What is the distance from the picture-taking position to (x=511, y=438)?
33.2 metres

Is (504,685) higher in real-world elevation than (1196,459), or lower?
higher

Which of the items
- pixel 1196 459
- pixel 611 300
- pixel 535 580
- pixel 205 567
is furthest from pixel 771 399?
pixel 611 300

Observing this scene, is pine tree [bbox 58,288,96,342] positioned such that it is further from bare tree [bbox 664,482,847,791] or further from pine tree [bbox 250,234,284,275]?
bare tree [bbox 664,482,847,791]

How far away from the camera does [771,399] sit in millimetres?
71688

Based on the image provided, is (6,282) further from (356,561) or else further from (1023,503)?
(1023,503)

========================================

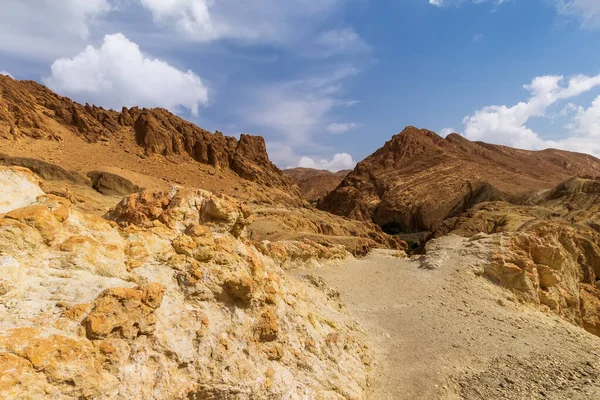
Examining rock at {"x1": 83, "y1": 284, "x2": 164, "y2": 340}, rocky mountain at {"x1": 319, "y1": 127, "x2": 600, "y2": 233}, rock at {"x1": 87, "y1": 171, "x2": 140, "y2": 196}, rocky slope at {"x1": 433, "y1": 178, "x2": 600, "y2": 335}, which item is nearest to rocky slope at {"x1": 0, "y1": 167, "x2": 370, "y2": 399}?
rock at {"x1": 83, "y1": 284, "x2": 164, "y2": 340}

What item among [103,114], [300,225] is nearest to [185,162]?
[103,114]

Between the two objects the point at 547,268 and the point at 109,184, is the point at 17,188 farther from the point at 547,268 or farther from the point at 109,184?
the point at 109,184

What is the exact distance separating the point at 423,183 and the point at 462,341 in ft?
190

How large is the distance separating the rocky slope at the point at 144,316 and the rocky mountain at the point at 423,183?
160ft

========================================

* [THE TASK]:
Count the lines in the data above that contain the string "pixel", and reply with only that number.

* [OUTPUT]:
6